While the players may get bigger, faster, stronger and richer, professional sports leagues are in general pretty slow to accept changes to the actual rules that govern their sports. Interleague play – now a summer tradition in baseball – is still looked down upon by the purists. Hockey needed a lockout in order to institute new changes, and the NFL is still tweaking its system every spring at the owners meetings. The NBA tried to switch things up a couple of years ago with the composite ball but the players balked, and with the exception of longer shorts and less scoring, the game operates in much the same manner that it has for decades. As fans, we’re often slow to warm up to changes, unless of course our team gets screwed.

Well guess what? My team just got screwed.

For years I’ve suffered through the disaster that was the Golden State Warriors. They were always fun to watch, and I always had hope that one day everything would click, but season after season went by without playoff basketball in the Bay Area. Then “We Believe” happened. After years of pain, the Warriors gave their fans the greatest rush that any basketball fan base has felt in years. This wasn’t like Lakers fans rioting after winning another championship, or the Spurs players calmly raising their fists to the sky every other year. This was far more special. When you’ve suffered for so long, the joy of simply winning a playoff series can feel like so much more. It was like finally closing the deal with that hot TA of yours after weeks of trying. Sure it would’ve been sweet to race off to a bed or locked office after getting the syllabus, but there’s something to be said for enjoying the chase. Warriors fans took part in the chase for years, and when it all peaked with Baron Davis’ emphatic dunk over Andrei Kirilenko last spring, we knew that we would always have something to hold on to.

But once you’ve gotten a taste of the good life, you’re only going to want more. We wanted more and with Baron staying healthy, Biedrins and Jax taking their games to new levels, and Monta morphing into the next DWade right before our eyes, it felt like we would get to believe all over again. Once we got to the playoffs, we would run the Spurs, Rockets, Mavericks or Hornets right out of the first round. Then we’d get our revenge on the Jazz, with Baron embarrassing AK47 all over again. When we inevitably ran into the Suns or Lakers, we’d give the NBA a series to remember for years to come. It wouldn’t matter who won, Lakers-Warriors would divide the state and Isla Vista right down the middle. Gio’s would turn into ground zero, with Lakers fans on one side, Warriors fans on the other, and dozens of drunk sorority girls pretending they knew what the triangle offense was, all the while hoping that a disappointed fan of the losing team would need a “cheerleader” to get his spirits – and other things – back up to full force.

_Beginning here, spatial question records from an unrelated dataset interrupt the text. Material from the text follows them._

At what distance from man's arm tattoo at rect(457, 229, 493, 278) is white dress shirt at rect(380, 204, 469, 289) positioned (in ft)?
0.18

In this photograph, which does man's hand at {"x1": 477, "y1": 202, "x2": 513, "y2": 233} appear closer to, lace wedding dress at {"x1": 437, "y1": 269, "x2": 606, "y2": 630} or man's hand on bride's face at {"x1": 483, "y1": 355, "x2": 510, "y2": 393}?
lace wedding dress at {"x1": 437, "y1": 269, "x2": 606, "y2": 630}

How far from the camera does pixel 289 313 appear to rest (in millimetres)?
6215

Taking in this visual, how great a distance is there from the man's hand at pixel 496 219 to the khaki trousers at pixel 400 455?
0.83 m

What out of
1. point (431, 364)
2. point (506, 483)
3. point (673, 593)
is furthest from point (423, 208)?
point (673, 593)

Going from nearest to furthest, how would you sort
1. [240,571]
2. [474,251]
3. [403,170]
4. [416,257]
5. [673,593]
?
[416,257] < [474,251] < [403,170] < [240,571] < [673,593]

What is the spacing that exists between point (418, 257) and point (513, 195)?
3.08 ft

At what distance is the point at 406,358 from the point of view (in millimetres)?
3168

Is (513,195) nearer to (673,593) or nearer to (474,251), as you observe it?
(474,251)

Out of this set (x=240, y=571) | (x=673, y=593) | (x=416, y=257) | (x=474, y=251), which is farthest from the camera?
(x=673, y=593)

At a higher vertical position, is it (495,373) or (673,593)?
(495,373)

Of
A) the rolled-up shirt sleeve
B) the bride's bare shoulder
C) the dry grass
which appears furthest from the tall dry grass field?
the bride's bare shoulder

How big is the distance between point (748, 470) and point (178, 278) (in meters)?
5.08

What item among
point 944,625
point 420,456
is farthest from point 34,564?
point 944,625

The dream would become a reality, once they got to the playoffs. Once they got to the playoffs…

The Warriors didn’t get to the playoffs. A loss to Phoenix on Monday knocked them out for good, assuring a playoff spot for the Denver Nuggets. But here’s the thing: Monday’s game never should have mattered. The Warriors should be in, and so should the Nuggets. This is where my first paragraph comes back into play. Leagues are slow to institute change, but it’s time for ironhanded NBA Commissioner David Stern to take a serious look at the league’s playoff system. Sure the NBA standings go in cycles, but there’s absolutely no reason why a 48 or 49-win Western Conference team should be sent to the golf courses while the likes of Philadelphia (40-41) and Atlanta (37-43) litter the Eastern Conference Playoffs. Put the Warriors in the East and they’re a top-four team, maybe even better considering they went 20-10 against the Leastern Conference this season. But out West they’ve been fighting for their playoff lives since the season’s opening tip. The conferences were set up years ago when travel was a serious concern, but if Stern wants to eventually stick teams in Europe – as he’s promised – what’s to keep him from telling the Orlando Magic to hop on a chartered jet and head to Texas or California for a playoff series. The West is loaded, and with teams like Portland and Seattle stockpiling young talent for future runs, the problem is going to get much worse before it ever gets better.

With a 16-team league-wide bracket, the Warriors would be sitting pretty as the 12th seed, with a first round matchup against the Spurs looming. Instead they’re headed back to the bottom of the draft lottery, a spot that’s essentially NBA purgatory. It’s time for a change to the way the NBA playoffs operate. We’ll always believe in the Warriors, but after a season that ended like this, it’s becoming awfully hard to still believe in the NBA.